A Darkling Plain by Philip Reeve

Scholastic, 2006, 580 p, plus i p Acknowledgements and vii p Timeline of the Traction Era.

A Darkling Plain cover

This is the last in Reeve’s Predator Cities series of novels, continuing on from where we left off in Infernal Devices.

Tom Natsworthy now with a dicky heart after his shooting by Professor Nimrod Pennyroyal, and his daughter, Wren, are trying to pick up the pieces of their lives since their estrangement from Hester Shaw (respectively his wife and her mother.) In Wren’s case this is made easier by her attachment to Theo Ngoni. The plot kicks off when Tom thinks he recognises a woman, Clytie Potts, from his days in the now destroyed London, but she disclaims all knowledge of him. However an encounter with Wolf Kobold, the son of the ruler of the traction city Murnau leads to them going on his “suburb” Harrrowbarrow through the lines of the anti-traction army the Green Storm to where the remains of London lie in its surrounding debris fields. London turns out to be not quite the derelict it appears. Its surviving inhabitants have taken great care to keep themselves secret as they build a new city capable of magnetic levitation on the Earth’s Magnetic field.

Things haven’t gone entirely smoothly, though, as Wren and Theo have been separated by his enslavement – from which he is rescued by Hester. Other characters to reappear from the earlier books are the aforementioned Professor and the machine-like Shrike and Anna Fang. The latter of these drives part of the plot as she is able to control an orbiting WMD called ODIN using it against both sides of the traction city wars to undo a peace initiative.

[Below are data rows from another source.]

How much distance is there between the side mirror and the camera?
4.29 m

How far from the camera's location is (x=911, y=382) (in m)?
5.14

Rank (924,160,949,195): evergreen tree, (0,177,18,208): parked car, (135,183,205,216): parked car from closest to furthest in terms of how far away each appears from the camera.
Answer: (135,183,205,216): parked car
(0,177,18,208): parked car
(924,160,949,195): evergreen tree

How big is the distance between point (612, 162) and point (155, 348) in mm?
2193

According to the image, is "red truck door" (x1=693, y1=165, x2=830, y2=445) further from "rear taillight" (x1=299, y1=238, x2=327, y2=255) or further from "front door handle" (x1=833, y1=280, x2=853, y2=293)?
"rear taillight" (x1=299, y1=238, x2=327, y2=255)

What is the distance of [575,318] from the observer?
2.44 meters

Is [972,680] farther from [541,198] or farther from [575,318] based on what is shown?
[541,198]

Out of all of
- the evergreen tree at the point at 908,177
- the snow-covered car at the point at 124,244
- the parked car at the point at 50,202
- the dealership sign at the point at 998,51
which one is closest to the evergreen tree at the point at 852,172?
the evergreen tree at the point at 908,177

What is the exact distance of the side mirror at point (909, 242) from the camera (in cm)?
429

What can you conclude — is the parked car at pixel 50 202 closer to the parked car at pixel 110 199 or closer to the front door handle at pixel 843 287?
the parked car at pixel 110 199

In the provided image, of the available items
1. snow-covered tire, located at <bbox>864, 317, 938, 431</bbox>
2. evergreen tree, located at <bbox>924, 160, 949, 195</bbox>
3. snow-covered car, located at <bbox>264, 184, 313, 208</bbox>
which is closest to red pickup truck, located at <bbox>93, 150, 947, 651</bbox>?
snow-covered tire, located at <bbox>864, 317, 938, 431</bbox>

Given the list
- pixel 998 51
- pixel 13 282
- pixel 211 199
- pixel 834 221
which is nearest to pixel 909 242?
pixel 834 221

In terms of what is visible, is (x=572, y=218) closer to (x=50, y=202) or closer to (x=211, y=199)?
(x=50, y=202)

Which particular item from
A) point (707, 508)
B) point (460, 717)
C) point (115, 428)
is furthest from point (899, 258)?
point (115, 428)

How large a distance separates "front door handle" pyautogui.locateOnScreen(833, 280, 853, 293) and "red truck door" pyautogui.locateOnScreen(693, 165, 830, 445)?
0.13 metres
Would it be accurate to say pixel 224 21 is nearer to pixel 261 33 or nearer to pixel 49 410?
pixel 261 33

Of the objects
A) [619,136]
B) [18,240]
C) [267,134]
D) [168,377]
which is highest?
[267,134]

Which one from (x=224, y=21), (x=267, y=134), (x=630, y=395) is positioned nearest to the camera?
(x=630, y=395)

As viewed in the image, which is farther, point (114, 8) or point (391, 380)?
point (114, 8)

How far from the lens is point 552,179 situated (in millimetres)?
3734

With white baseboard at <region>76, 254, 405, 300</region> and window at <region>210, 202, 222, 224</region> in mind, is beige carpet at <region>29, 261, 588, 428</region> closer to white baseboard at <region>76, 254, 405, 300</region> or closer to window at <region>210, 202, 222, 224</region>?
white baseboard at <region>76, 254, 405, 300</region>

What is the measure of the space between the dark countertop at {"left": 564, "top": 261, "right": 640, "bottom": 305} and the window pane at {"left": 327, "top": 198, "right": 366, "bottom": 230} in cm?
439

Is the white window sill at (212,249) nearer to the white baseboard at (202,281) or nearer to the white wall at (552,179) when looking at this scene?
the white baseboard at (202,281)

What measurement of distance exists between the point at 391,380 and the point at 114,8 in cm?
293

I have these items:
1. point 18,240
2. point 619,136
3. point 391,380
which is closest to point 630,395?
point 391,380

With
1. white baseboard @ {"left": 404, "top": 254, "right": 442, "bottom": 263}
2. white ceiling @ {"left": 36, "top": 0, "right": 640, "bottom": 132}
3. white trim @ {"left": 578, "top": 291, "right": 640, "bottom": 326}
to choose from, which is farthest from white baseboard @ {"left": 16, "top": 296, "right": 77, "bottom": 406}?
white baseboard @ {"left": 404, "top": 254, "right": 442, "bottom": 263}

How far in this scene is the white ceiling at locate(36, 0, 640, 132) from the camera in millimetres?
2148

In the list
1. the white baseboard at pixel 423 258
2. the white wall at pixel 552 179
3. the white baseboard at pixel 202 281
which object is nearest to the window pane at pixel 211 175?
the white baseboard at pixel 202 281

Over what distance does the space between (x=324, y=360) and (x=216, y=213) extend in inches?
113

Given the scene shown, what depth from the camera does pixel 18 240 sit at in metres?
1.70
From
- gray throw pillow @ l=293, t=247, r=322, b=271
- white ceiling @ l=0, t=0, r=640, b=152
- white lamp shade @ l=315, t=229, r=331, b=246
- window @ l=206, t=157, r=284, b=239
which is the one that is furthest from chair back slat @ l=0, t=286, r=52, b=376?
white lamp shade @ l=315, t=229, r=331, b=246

As usual in YA fiction there is an abundance of action and incident, though a degree of coyness with matters of attraction between the sexes. Reeve lards his text with extratextural references (some of which may go over the heads of a YA audience.) We have characters named Lurpak, Nutella, Lego and Duplo, a street in Murnau called Über-den-Linden, a traction city named Peripatetiopolis, stories of awful salvage-stealing Wombles, a tunnel-like street called Holloway Road – heavy-handedly re-stated as Hollow-Way Road – mistakes about old-time usages (contract lenses,) and mention of a statue of Thatcher, the all-devouring goddess of unfettered Municipal Darwinism. I did wonder whether Cynthia Twite was possibly a nod to Joan Aitken’s Black Hearts in Battersea.

All great fun if you like that sort of thing and not entirely without jeopardy but one caveat.

I know the concept of predatory cities roaming the plains aiming to devour each other is an extrapolation ad absurdum but is the emphasis on violence not perhaps an unsuitable way to socialise the young?

Pedant’s corner:- burgermeister (burgomeister, but presumably Reeve didn’t want to alienate his YA audience,) “the Green Storm were” (the Green Storm was,) “than the old-fashioned jigs and reels than Wren had learned” (that Wren had leatned,) off-of (off,) “the old brake-blocks which supports Crouch End’s roof” (brake-blocks which support.) “Was that was this was all about?” (Was that what this was all about?) “Stories which she had had scoffed at” (only one “had” required,) “wondering where he had sprung him” (sprung from.) “A group of Green Storm aviators were running” (a group was running,) “one less regret” (one fewer.) “A party of his men were herding ..” (a party was herding,) “a saucer-shaped antennae” (antennae is the plural, one of them is an antenna.)